初仕事
その後はピーコについて、おっさんに色々と聞いた。
「フィロ鳥は卵を孵した人間に懐く魔物でな。上手く卵を手に入れればいい従魔になるんだ」
それからフィロ鳥の能力についても教えてもらった。
「フィロ鳥は風の魔法を使ってな。フンガ相手でも勝てるぞ」
フンガというのは2mくらいの、山によくいる魔物だそうだ。
今日の料理にもフンガの肉が入っていたらしい。
おっさんは毎日のようにフンガを捕っているそうだ。
「とりあえず、おまえはうちで常識を学べ。でないと旅になど出せん」
それは俺にとっても好都合だ。
だけど、心配なことがある。神殿の追っ手だ。
「心配するな。神殿の奴らだって、従者一人をそう真剣に探さないさ」
そう言われれば、そんな気もする。俺、ザコ扱いだったもんな。
俺は安心しておっさん宅に居候することに決めた。
夜。俺はキースと同じベッドで寝ることになった。
狭い。しかし文句は言えない。
キースに申し訳なく思いながら、俺は眠りについた。
翌日。
俺とキースは麓の町の冒険者ギルドに来ていた。
俺の冒険者登録と、キースとのパーティー登録のためだ。
ちなみにここは神殿のあった街とは違う。神殿は山の北側で、こちらは東側だ。ここはドランという名前の町だそうだ。
冒険者ギルドに入ると、中は役場のような感じだった。
当然、絡まれることもなく、俺はキースに代筆してもらって(字は読めるが書けなかった)無事に登録を終えた。
登録名は本名の大和を使った。もちろん、名字は書かずに名前だけだ。平民は家名が無いのが普通らしいし。
こうして俺は念願の冒険者になった。ランクはFだ。
そして俺たちはFランク依頼の薬草採取をすることにしたのだった。
「こんな簡単に見つかるなんて」
キースが信じられないというように呟いた。
俺の能力で目的の薬草が苦もなく見つかったからだ。
「キース、これ根っこごと持って行くのか?」
俺はギルギリ草という薬草を掴んでキースに訊いた。
「……あ、それは葉だけでいいんだ」
そう言いながら、キースは慣れた手つきで葉をむしっていく。
俺も真似して葉をむしると、「傷めないように丁寧に」と注意された。
それからも俺が薬草を見つけて二人で採取していき、すぐに目的の量を集めてギルドに納めることができた。
「まだ早いから、もう一仕事する?」
キースに訊かれて、もちろん俺は頷いた。
「これなんかどう?」
キースが指さしたのは、猫捜しの依頼だった。
「いいんじゃないか?」
こっちの猫が俺の世界と同じかどうかは分からないが、ナビさんなら難なく見つけてくれるはずだ。

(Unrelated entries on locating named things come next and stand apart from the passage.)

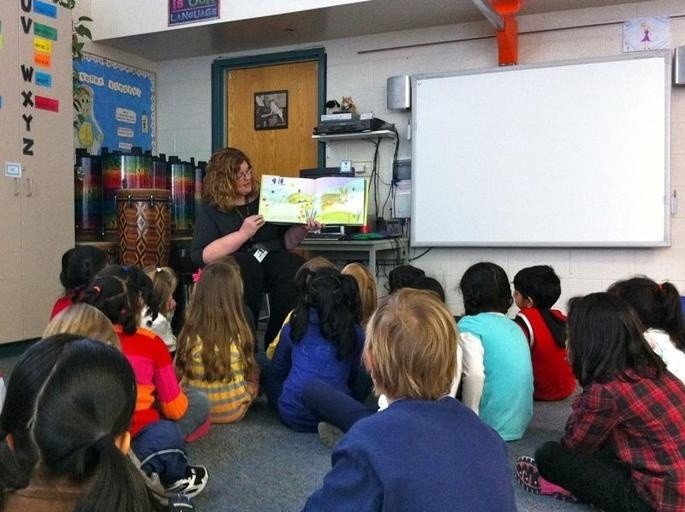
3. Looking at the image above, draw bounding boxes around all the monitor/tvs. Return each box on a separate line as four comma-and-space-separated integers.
300, 167, 359, 235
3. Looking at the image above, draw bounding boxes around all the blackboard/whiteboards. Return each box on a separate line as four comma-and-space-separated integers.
409, 49, 673, 248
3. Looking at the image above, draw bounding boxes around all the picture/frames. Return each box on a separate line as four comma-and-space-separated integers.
253, 89, 287, 129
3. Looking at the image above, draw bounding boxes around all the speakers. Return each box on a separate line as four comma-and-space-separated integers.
387, 75, 411, 110
675, 46, 685, 85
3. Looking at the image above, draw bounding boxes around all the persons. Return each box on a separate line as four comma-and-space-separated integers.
190, 147, 325, 352
262, 257, 685, 511
1, 245, 262, 512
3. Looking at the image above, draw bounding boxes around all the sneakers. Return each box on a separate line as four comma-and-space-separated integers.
165, 465, 208, 499
515, 456, 582, 504
318, 422, 344, 449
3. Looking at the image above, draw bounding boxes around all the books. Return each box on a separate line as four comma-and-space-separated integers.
256, 173, 370, 227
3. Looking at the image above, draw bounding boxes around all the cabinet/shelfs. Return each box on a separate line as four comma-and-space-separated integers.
1, 1, 74, 346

そう思って俺は依頼の猫を捜そうとしたが、なぜかナビさんが反応しなかった。
「あれ?」
「どうしたの?」
「いやー……その猫なぜか見つかんないんだよね……」
「それって、もしかして……」
俺が首をひねっていると、キースが何か思いついたように呟いた。
そして顔を寄せて、小声で「もう死んでるのかも」と言った。
それで俺は、ああなるほど、と納得したのだった。
依頼を受ける前に分かって良かった。
ほかには俺の能力が活かせる依頼が無かったので、俺たちは家に戻ってキースに狩りを教わることにした。

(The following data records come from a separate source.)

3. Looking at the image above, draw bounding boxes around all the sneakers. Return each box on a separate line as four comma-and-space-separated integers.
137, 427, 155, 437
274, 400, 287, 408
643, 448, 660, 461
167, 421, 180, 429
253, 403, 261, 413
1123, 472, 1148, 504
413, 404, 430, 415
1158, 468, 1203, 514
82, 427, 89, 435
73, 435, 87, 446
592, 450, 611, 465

目立つからと連れて来なかったピーコのことも心配だし、とりあえず冒険者の仕事はしたし、俺としては満足だったがキースのほうはどうだろうか。
「俺に付き合わせてごめんな」
俺が謝ると、キースは驚いたように「何言ってんだよ!」と言った。
「俺はヤマトのおかげですげー助かってるんだから!」
「そう言われると、なんか嬉しいな」
ホント、俺が役立ってると思うと嬉しい。
「ヤマトのおかげで冒険者になれたし」
……冒険者扱いになったのがよっぽど嬉しかったらしい。
まあ喜んでくれるならいいけどな。